Le lieu sacré du sanctuaire ne résiste pas à l’ombre qui envahit toute l’Angleterre. Au centre même de la pièce, le sanctuaire où se réfugient, dans une détresse orpheline, les petits princes, les fils d'Edward IV, est violé. On assiste à une lente désacralisation de l’espace par celui qui porte ironiquement le nom de Protecteur. Même le sanctuaire du cœur de l’autre est violé : la chambre d’Anne qu’il séduit, n’est plus qu’une image de l’enfer. Le cœur de l’Etat, l’unité du Conseil est violée, divisée entre ceux qui vont couronner le petit prince, héritier légitime de la couronne, et ceux que Richard tournera à son profit.
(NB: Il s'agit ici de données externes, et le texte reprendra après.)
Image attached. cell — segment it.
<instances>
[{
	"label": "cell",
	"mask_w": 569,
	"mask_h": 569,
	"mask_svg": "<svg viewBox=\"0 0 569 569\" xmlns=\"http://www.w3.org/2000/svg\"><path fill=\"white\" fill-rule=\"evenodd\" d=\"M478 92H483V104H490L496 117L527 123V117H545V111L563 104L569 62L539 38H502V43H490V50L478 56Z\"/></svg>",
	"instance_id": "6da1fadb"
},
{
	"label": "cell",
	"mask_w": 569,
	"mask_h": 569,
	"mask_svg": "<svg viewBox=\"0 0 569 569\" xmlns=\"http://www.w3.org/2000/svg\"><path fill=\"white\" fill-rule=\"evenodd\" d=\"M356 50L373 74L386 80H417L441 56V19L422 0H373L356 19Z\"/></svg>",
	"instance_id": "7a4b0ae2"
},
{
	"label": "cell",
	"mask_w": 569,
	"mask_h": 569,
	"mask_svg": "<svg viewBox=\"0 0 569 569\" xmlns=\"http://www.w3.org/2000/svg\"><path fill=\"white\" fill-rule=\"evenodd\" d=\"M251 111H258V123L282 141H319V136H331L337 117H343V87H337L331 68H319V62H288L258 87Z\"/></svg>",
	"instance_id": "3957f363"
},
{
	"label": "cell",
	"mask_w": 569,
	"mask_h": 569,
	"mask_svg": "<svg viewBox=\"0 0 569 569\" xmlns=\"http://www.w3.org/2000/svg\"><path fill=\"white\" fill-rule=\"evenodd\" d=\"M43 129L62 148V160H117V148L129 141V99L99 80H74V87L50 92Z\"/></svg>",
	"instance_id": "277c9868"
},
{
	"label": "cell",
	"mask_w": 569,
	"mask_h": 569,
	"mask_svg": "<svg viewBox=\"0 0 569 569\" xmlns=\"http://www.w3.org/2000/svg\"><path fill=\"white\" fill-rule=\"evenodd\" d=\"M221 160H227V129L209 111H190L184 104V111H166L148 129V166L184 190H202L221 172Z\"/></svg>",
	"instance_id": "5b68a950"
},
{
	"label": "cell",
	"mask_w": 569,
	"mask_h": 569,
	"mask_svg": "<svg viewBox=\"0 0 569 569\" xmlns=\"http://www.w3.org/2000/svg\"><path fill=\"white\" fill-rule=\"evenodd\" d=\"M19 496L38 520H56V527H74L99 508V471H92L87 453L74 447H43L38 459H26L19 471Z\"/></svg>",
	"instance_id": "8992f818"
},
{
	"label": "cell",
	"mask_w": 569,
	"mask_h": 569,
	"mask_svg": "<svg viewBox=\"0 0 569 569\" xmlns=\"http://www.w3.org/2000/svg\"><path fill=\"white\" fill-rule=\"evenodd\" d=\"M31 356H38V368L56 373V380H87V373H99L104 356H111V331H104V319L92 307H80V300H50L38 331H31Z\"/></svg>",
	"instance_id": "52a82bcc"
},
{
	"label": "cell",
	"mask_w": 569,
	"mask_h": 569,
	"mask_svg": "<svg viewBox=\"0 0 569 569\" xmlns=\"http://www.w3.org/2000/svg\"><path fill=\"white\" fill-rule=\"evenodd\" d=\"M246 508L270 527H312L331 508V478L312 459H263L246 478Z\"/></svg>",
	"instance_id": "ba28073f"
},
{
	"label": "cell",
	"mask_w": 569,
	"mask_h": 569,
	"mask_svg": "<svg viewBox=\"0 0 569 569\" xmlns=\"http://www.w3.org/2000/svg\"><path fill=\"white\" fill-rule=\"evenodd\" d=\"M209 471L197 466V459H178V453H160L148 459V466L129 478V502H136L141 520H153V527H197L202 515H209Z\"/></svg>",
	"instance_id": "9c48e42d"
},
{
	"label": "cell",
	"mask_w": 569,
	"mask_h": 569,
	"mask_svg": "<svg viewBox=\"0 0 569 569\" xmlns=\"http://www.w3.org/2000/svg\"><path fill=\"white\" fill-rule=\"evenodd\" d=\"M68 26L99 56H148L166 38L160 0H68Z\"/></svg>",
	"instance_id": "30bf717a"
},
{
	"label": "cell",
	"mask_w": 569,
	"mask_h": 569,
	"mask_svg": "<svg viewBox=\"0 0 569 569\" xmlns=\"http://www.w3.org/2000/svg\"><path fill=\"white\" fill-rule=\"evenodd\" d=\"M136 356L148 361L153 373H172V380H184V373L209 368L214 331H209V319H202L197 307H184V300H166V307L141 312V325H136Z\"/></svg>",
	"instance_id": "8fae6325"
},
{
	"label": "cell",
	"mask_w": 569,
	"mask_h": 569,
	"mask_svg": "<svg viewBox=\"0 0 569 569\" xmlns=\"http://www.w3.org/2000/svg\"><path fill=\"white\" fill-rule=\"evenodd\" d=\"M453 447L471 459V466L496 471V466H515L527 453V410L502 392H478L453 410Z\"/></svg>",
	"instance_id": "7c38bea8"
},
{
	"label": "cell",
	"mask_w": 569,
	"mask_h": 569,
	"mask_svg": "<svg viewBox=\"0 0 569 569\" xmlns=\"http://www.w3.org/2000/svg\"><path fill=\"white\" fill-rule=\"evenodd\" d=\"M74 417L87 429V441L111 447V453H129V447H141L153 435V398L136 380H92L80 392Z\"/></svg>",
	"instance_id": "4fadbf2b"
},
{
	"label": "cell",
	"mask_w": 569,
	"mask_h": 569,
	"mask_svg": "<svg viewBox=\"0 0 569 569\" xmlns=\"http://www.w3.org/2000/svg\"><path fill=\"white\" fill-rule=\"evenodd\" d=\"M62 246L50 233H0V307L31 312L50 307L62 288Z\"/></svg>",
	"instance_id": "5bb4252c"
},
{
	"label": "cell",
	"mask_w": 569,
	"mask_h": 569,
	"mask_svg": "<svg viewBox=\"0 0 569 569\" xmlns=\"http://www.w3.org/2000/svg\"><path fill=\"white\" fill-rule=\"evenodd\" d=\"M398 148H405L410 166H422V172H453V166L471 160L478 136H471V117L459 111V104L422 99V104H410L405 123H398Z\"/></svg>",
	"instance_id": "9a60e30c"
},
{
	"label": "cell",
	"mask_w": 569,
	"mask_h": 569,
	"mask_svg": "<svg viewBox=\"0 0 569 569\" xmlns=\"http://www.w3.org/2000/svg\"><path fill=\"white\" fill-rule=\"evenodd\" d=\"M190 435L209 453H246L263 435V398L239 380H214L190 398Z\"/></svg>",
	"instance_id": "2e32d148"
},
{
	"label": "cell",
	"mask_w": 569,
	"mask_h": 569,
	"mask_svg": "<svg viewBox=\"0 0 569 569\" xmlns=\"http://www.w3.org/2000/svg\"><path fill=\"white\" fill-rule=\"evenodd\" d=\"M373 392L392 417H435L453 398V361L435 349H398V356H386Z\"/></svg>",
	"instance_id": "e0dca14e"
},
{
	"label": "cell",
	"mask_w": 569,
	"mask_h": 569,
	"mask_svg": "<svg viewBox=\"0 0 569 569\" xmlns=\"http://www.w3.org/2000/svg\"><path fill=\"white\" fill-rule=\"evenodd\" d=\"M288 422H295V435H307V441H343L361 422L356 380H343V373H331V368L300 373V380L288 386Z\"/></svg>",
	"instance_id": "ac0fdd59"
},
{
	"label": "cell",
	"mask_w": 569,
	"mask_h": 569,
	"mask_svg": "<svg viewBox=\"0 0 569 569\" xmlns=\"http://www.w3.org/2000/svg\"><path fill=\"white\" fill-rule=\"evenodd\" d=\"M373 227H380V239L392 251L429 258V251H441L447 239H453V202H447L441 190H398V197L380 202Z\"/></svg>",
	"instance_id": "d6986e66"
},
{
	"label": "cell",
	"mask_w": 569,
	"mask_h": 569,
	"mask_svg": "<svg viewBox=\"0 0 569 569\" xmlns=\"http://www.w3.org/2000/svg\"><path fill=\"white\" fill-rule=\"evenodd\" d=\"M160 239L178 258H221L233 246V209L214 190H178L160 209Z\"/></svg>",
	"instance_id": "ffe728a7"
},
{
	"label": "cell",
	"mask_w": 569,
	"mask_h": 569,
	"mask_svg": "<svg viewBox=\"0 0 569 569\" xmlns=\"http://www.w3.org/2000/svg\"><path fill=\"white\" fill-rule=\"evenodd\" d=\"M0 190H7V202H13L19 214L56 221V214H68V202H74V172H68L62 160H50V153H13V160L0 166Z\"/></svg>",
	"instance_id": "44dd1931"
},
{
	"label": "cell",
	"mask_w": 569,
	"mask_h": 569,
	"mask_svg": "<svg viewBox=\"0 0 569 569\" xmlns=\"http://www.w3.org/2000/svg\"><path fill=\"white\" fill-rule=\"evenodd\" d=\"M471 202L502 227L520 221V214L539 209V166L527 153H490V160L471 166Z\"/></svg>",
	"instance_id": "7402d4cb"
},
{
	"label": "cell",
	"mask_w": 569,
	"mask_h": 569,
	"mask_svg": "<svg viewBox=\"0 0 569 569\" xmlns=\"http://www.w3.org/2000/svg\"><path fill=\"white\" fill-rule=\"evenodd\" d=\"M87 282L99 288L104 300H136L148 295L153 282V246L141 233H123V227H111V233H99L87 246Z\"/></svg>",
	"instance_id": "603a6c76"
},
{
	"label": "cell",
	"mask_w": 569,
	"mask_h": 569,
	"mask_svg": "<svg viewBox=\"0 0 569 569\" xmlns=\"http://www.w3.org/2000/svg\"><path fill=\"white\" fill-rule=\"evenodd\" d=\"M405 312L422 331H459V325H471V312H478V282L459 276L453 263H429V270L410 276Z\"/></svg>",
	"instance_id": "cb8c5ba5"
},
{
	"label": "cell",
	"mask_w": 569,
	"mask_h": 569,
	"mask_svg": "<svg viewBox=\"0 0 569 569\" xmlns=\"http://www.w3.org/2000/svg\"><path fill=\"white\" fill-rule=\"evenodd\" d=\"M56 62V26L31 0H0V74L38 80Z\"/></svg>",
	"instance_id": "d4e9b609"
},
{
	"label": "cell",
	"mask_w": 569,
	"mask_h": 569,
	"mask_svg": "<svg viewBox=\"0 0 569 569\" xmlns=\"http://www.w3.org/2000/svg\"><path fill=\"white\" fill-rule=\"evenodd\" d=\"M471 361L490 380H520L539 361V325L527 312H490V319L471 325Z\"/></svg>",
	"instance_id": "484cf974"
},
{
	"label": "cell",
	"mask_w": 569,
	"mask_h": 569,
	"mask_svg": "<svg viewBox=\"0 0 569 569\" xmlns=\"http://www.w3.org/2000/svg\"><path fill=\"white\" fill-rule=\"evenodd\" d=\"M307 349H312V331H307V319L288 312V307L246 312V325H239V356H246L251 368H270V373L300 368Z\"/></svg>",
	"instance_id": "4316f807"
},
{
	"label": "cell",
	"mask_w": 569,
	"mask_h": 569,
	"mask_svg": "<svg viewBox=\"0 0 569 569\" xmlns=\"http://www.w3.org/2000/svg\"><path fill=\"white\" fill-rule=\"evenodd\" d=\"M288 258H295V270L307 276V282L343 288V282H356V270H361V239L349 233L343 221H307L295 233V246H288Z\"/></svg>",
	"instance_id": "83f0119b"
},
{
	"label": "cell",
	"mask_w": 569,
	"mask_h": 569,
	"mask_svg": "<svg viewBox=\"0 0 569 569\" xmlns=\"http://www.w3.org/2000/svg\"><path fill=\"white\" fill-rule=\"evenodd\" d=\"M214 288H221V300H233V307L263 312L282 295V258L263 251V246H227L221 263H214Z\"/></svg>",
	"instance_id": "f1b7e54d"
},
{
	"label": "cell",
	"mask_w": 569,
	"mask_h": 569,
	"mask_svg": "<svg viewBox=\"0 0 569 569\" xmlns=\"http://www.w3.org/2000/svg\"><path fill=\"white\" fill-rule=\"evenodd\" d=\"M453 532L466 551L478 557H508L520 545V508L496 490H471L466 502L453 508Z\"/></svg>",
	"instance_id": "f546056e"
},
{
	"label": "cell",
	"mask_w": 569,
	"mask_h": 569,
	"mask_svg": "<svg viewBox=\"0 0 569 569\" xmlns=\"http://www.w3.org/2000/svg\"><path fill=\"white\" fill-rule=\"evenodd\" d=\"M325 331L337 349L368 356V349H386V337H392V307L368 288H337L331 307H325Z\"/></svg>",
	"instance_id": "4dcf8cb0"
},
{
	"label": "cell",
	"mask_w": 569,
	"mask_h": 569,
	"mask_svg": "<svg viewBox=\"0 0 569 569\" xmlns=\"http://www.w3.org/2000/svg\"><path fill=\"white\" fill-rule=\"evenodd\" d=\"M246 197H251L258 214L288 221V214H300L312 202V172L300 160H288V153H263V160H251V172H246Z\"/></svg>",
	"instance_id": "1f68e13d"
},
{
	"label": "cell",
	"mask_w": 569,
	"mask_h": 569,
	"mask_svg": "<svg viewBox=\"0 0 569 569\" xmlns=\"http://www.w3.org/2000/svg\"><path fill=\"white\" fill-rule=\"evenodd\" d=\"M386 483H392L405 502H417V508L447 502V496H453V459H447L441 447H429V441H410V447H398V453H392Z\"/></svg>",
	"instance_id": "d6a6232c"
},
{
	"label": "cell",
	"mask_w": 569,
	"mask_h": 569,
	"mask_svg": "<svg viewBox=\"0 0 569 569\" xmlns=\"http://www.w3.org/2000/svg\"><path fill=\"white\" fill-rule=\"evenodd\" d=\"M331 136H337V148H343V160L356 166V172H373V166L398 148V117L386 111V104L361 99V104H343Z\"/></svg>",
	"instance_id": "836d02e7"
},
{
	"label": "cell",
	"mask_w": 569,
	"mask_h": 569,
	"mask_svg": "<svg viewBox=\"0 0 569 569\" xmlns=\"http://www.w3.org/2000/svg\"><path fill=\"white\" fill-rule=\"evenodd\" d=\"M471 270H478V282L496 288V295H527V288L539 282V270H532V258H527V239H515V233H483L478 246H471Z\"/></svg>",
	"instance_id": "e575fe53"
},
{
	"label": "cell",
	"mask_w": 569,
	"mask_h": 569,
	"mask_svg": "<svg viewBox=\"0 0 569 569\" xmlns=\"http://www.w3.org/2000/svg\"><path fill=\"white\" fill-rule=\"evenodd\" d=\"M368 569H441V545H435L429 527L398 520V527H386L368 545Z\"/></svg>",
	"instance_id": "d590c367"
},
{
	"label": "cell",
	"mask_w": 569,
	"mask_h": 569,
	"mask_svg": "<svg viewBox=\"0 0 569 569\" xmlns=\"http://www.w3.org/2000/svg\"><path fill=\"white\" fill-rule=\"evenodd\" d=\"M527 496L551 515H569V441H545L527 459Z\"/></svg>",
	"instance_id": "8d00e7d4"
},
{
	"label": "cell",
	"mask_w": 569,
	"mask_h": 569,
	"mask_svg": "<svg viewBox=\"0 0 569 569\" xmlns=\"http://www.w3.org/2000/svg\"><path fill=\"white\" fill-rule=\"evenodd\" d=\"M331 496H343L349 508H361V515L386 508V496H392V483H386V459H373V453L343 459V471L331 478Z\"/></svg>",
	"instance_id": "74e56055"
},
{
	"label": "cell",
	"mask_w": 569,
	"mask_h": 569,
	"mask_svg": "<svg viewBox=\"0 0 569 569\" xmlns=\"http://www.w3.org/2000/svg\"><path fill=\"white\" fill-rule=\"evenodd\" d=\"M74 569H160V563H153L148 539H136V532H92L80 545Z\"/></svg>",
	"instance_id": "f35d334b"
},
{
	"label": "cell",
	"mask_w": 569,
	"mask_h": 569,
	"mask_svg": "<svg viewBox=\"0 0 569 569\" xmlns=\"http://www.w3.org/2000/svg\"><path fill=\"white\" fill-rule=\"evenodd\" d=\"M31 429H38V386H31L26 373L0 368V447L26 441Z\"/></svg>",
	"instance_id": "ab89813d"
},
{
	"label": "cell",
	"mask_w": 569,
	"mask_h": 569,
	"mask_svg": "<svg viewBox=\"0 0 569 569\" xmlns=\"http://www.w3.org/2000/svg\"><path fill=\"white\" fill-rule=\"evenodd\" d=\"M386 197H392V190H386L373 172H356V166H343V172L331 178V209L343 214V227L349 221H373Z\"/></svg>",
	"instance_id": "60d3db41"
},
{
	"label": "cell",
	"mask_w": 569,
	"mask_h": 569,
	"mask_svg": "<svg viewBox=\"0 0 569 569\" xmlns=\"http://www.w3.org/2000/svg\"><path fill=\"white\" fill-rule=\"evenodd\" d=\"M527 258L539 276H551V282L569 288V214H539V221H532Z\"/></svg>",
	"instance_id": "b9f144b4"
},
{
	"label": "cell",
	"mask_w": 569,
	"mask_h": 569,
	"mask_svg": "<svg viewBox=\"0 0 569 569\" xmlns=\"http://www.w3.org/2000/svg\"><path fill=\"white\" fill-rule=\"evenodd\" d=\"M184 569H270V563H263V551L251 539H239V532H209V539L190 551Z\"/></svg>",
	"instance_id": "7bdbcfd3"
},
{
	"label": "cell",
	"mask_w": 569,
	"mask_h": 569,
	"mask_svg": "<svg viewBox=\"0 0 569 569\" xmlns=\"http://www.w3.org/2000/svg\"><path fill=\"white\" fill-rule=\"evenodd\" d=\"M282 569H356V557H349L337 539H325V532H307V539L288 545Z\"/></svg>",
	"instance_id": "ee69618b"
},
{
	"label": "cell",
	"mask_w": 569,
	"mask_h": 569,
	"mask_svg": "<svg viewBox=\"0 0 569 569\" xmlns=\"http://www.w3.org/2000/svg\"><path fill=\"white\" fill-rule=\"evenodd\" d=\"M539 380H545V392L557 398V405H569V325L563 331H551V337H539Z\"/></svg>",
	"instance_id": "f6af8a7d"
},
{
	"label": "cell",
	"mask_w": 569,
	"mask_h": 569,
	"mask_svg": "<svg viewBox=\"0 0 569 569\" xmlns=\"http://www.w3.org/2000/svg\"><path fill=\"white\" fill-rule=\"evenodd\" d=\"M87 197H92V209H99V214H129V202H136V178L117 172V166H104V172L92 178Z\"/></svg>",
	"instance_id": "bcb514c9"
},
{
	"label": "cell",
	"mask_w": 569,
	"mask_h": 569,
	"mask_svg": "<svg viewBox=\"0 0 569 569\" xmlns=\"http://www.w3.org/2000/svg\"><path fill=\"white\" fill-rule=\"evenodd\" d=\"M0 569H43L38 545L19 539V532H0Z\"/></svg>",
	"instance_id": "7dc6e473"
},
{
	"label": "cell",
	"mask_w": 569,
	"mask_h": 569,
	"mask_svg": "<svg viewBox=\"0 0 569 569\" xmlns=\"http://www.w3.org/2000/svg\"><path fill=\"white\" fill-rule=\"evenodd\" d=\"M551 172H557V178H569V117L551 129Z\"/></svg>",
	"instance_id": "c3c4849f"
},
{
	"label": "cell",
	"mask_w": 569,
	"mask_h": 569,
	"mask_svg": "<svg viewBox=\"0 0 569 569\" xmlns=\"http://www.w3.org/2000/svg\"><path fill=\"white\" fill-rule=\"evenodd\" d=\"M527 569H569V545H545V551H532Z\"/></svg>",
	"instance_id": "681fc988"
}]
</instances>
Il ne reste bientôt pas un lieu où ne règne la division après la mort du roi Edward IV, le premier des trois soleils de la bataille de Wakefield.
Vers 1513, Sir Thomas More, qui sera Grand Chancellier du deuxième Tudor, Henry VIII (fils de Richmond, vainqueur de Richard), écrivit une biographie tendancieuse de Richard III. Les Tudors encourageaient chez leurs chroniqueurs une diabolisation de Richard. Mais ils n’étaient peut-être pas aussi irréprochables qu’ils le laissaient entendre. Après tout le fils de Clarence était encore en vie lorsque Richmond, devenu Henry VII, monta sur le trône. On se demanda même si le premier Tudor n'était pas responsable du meurtre des petits princes. Et si, comme on commence à le comprendre, Sir Thomas More, le biographe de Richard III, sembla obéir à la directive Tudor, peut-être pressentait-il déjà qu’Henry VIII l’enverrait à l’échafaud, et derrière le Richard monstrueux qu’il décrit et qui sera la source principale de Shakespeare, se profile peut-être l’image d’Henry VIII, autre violeur de sanctuaires.